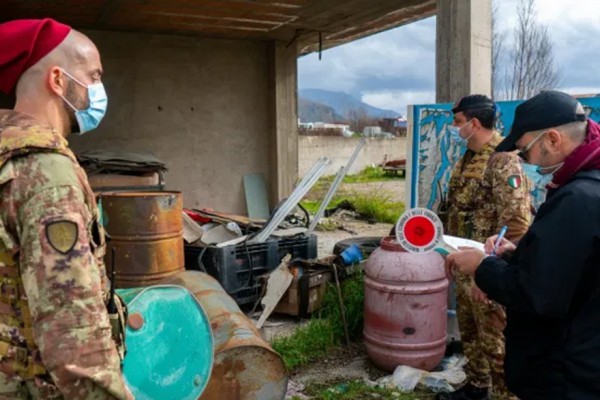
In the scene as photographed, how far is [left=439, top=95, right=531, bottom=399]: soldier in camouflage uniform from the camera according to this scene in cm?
330

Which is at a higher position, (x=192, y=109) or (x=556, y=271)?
(x=192, y=109)

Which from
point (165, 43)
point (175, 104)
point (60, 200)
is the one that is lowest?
point (60, 200)

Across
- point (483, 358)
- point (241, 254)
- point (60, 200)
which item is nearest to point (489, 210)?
point (483, 358)

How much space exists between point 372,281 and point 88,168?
12.9 feet

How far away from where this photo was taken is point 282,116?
889cm

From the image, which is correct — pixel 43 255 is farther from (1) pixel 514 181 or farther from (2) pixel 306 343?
(2) pixel 306 343

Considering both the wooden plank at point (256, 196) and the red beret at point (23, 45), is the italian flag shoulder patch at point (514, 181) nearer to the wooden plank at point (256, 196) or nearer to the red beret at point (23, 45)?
the red beret at point (23, 45)

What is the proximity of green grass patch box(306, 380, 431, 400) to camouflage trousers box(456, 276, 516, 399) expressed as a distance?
1.36 feet

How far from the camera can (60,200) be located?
1.30m

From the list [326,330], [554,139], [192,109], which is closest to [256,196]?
[192,109]

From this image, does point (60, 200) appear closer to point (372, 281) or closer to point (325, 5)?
point (372, 281)

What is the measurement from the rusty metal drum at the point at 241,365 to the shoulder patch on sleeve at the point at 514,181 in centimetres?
170

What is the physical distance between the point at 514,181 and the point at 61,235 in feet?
9.02

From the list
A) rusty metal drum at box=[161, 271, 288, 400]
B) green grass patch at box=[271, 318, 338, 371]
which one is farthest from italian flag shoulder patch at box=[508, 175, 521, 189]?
green grass patch at box=[271, 318, 338, 371]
☆ ☆ ☆
→ **Work instructions**
Write out all the data again with every "rusty metal drum" switched to "metal barrel" and nothing else altered. Leave the pictures out.

→ **Answer in full**
In the scene as photographed, how far is [left=439, top=95, right=531, bottom=399]: soldier in camouflage uniform from the camera according to this scene in cm?
330

Which is at a higher position, (x=192, y=109) or (x=556, y=271)?
(x=192, y=109)

Which from
point (165, 43)
point (175, 104)
point (60, 200)
is the one that is lowest?
point (60, 200)

Across
- point (483, 358)
- point (241, 254)
- point (60, 200)
which item is nearest to point (489, 210)?
point (483, 358)

How much space exists between point 372,281 and point 88,168?
12.9 feet

How far away from where this photo was taken is point 282,116?
889cm

From the image, which is correct — pixel 43 255 is farther from (1) pixel 514 181 or farther from (2) pixel 306 343?
(2) pixel 306 343

Considering both the wooden plank at point (256, 196) and the red beret at point (23, 45), is the italian flag shoulder patch at point (514, 181) nearer to the wooden plank at point (256, 196) or nearer to the red beret at point (23, 45)?
the red beret at point (23, 45)

What is the proximity of green grass patch box(306, 380, 431, 400) to camouflage trousers box(456, 276, 516, 399) expressed as a distance?
1.36 feet

How far from the camera can (60,200) be located?
1.30m

From the list [326,330], [554,139], [192,109], which is closest to [256,196]?
[192,109]

From this image, does point (60, 200) appear closer to point (372, 281) or closer to point (325, 5)?
point (372, 281)

What is the measurement from the metal barrel at the point at 241,365 to the shoulder patch on sleeve at the point at 514,181 in centimetres?
170

What is the physical distance between the point at 514,181 and the point at 61,235 in feet?
9.02

From the list
A) metal barrel at box=[161, 271, 288, 400]
B) green grass patch at box=[271, 318, 338, 371]
which one is farthest from italian flag shoulder patch at box=[508, 175, 521, 189]?
green grass patch at box=[271, 318, 338, 371]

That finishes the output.